Task brief:
Pictures excluded, return every entry exactly, please.

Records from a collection

▬▬▬▬▬▬▬▬▬▬

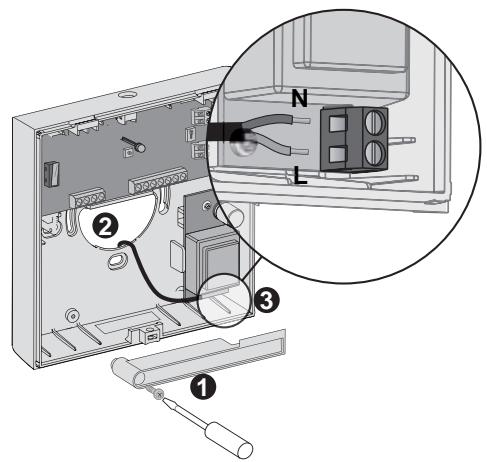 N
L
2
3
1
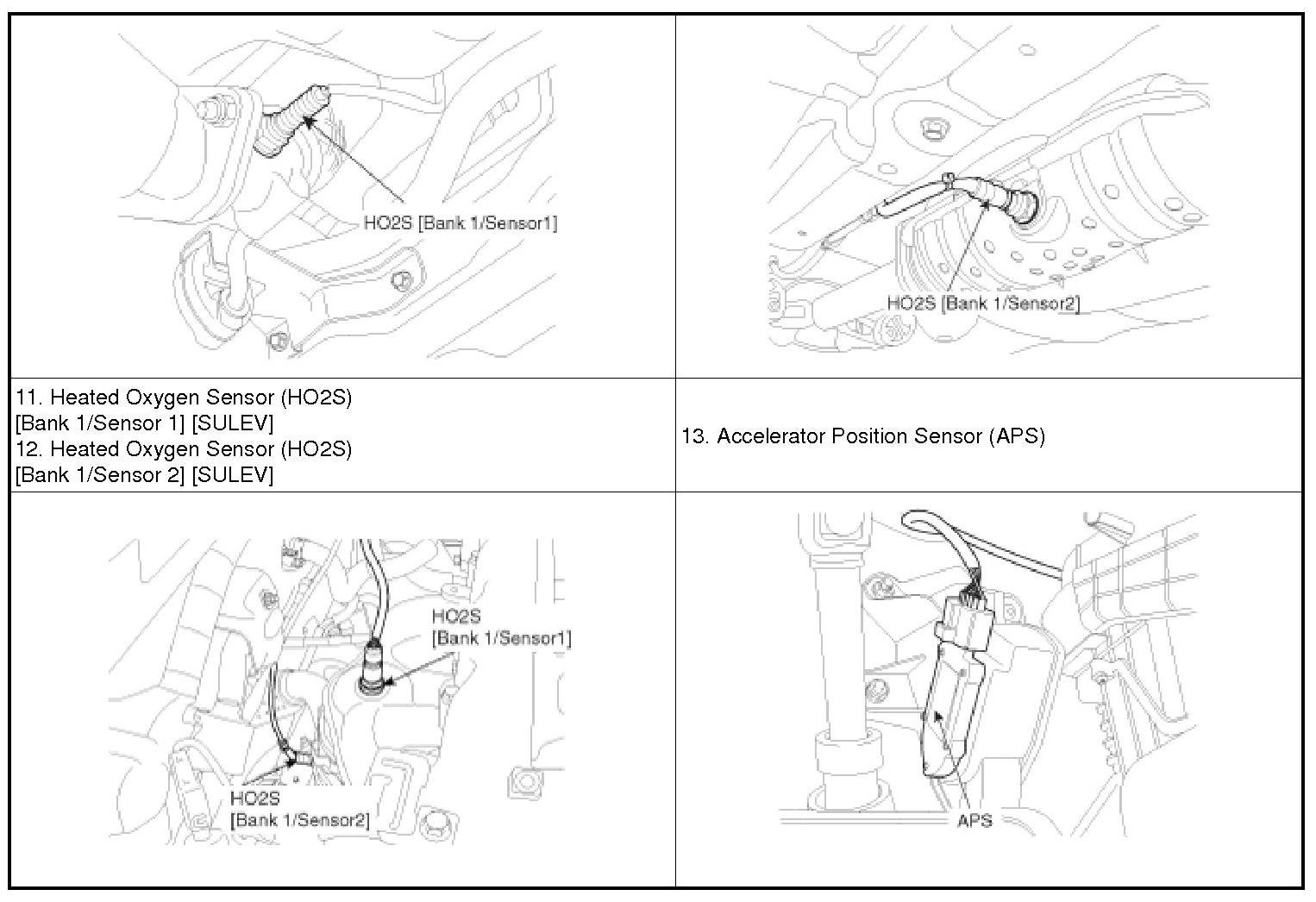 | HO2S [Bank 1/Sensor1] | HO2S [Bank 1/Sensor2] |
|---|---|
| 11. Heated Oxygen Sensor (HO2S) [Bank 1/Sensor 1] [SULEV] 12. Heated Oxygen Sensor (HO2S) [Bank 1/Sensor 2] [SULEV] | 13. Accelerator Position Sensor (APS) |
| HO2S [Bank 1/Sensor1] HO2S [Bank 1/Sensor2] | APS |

▬▬▬▬▬▬▬▬▬▬

Answer to the exercise:
 N
L
2
3
1
 | HO2S [Bank 1/Sensor1] | HO2S [Bank 1/Sensor2] |
|---|---|
| 11. Heated Oxygen Sensor (HO2S) [Bank 1/Sensor 1] [SULEV] 12. Heated Oxygen Sensor (HO2S) [Bank 1/Sensor 2] [SULEV] | 13. Accelerator Position Sensor (APS) |
| HO2S [Bank 1/Sensor1] HO2S [Bank 1/Sensor2] | APS |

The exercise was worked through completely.